── DATA SHOWN ──

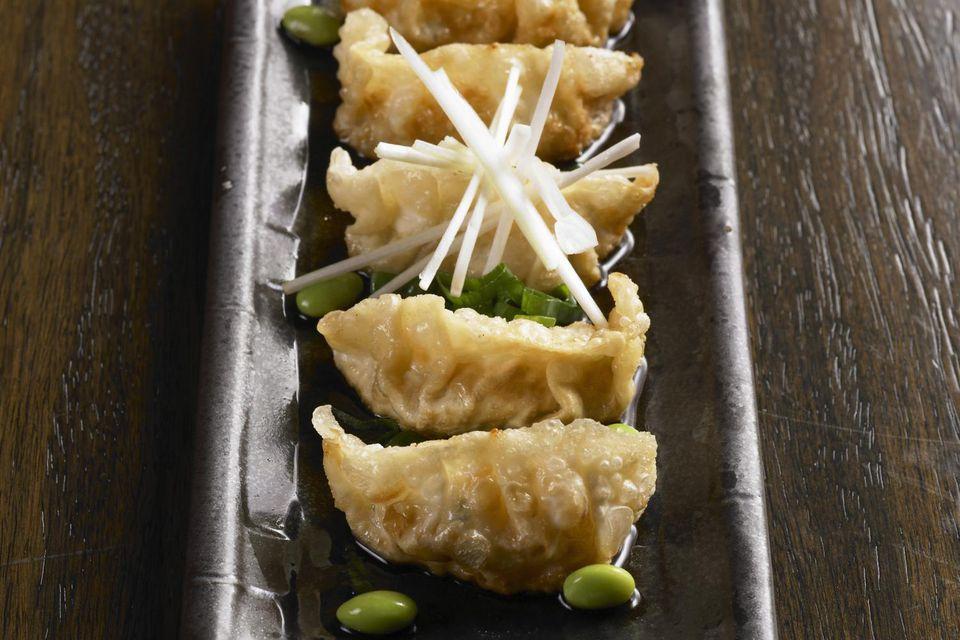 Jiaozi (fried chinese dumpling)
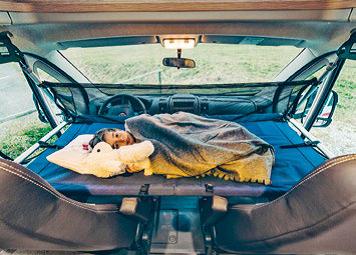 Camping mit Kindern: Einhängebett im Cockpit
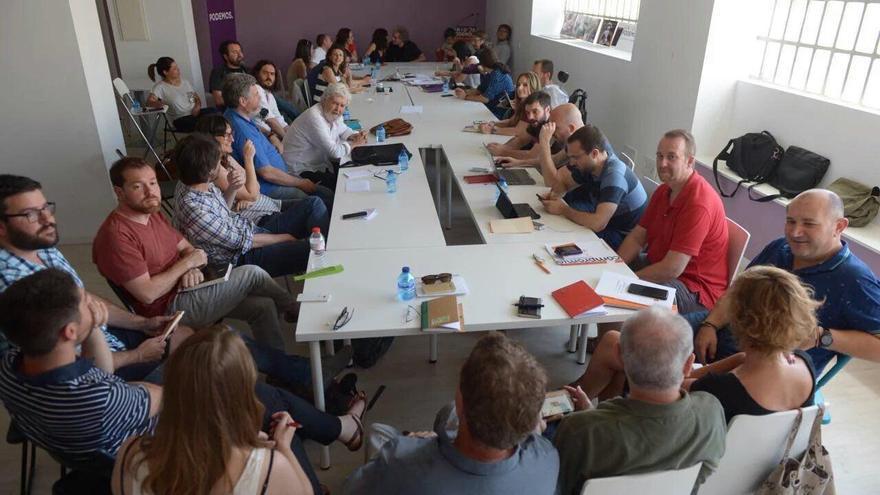 Vista general de los sistentes a la reunión de Unidos Podemos de este viernes.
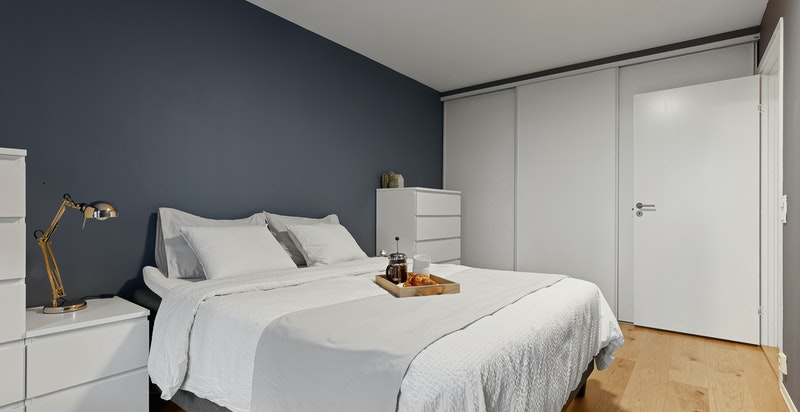 Hovedsoverom - plass for stor seng og rikelig med skapplass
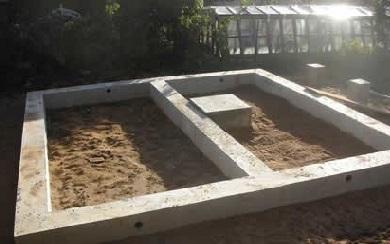 Ленточный фундамент под дом и плитный для печи
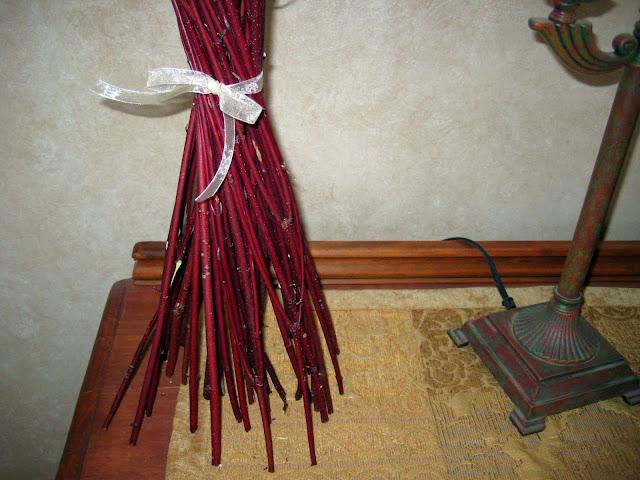 spring hand tied arrangement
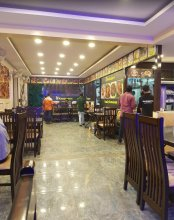 The restaurant in Horamavu is ideal for big groups.
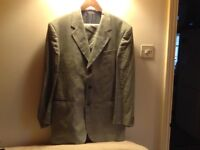5 MENS' SUITS. 4 x 100% LINEN. MADE IN ITALY. ONE BEATLES TYPE SUIT.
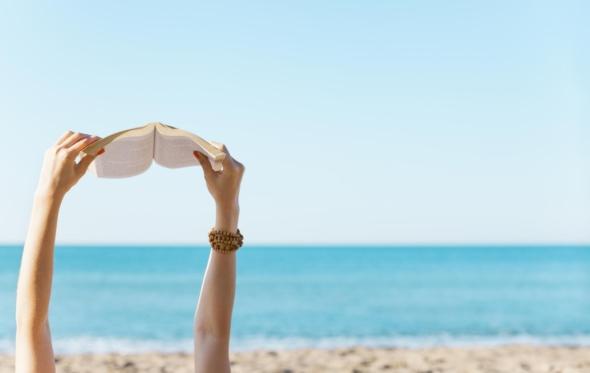 Τα Top 5 νέα βιβλία ελληνικής λογοτεχνίας για το καλοκαίρι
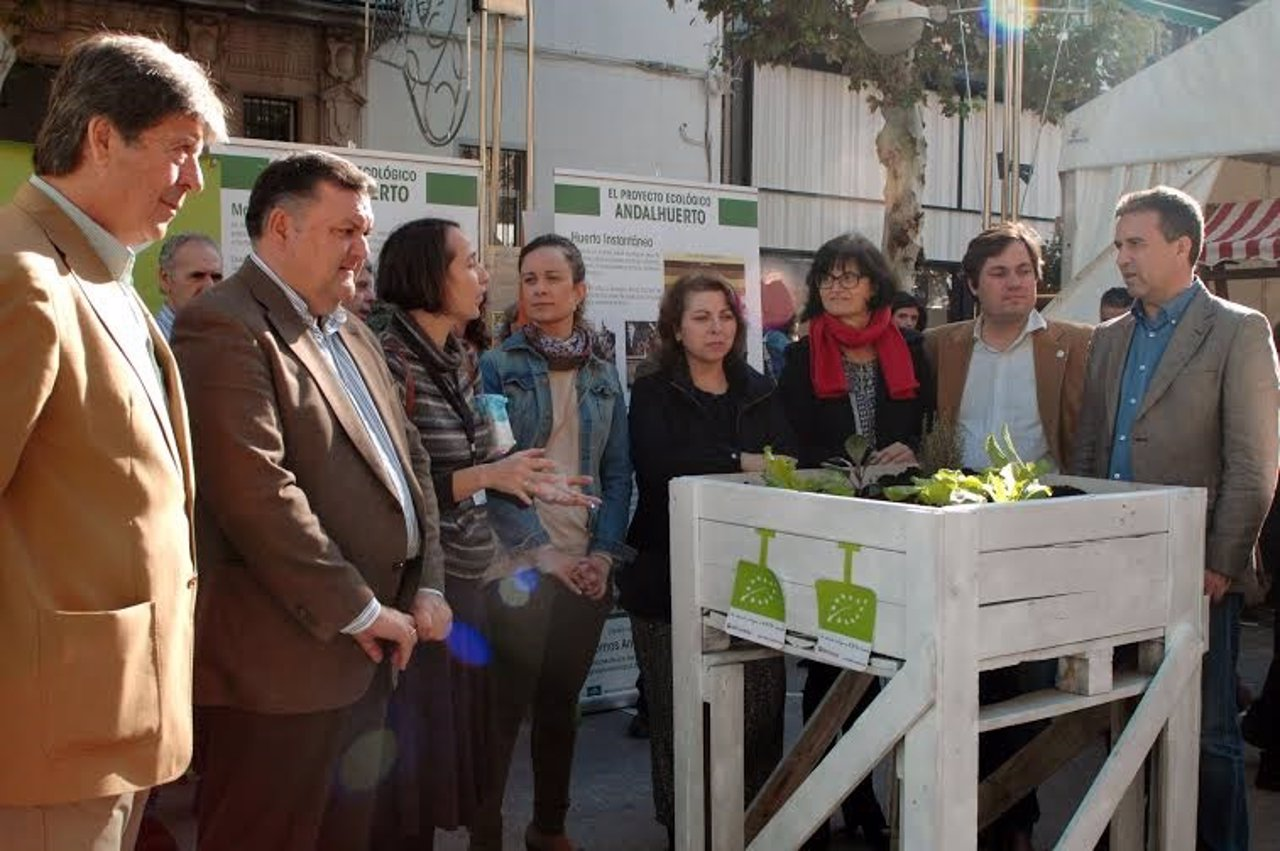 El diputado provincial, Sánchez, en la apertura del Ecomercado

───

When repeating the entries, leave out every picture and keep the rest exact.

 Jiaozi (fried chinese dumpling)
 Camping mit Kindern: Einhängebett im Cockpit
 Vista general de los sistentes a la reunión de Unidos Podemos de este viernes.
 Hovedsoverom - plass for stor seng og rikelig med skapplass
 Ленточный фундамент под дом и плитный для печи
 spring hand tied arrangement
 The restaurant in Horamavu is ideal for big groups.
5 MENS' SUITS. 4 x 100% LINEN. MADE IN ITALY. ONE BEATLES TYPE SUIT.
 Τα Top 5 νέα βιβλία ελληνικής λογοτεχνίας για το καλοκαίρι
 El diputado provincial, Sánchez, en la apertura del Ecomercado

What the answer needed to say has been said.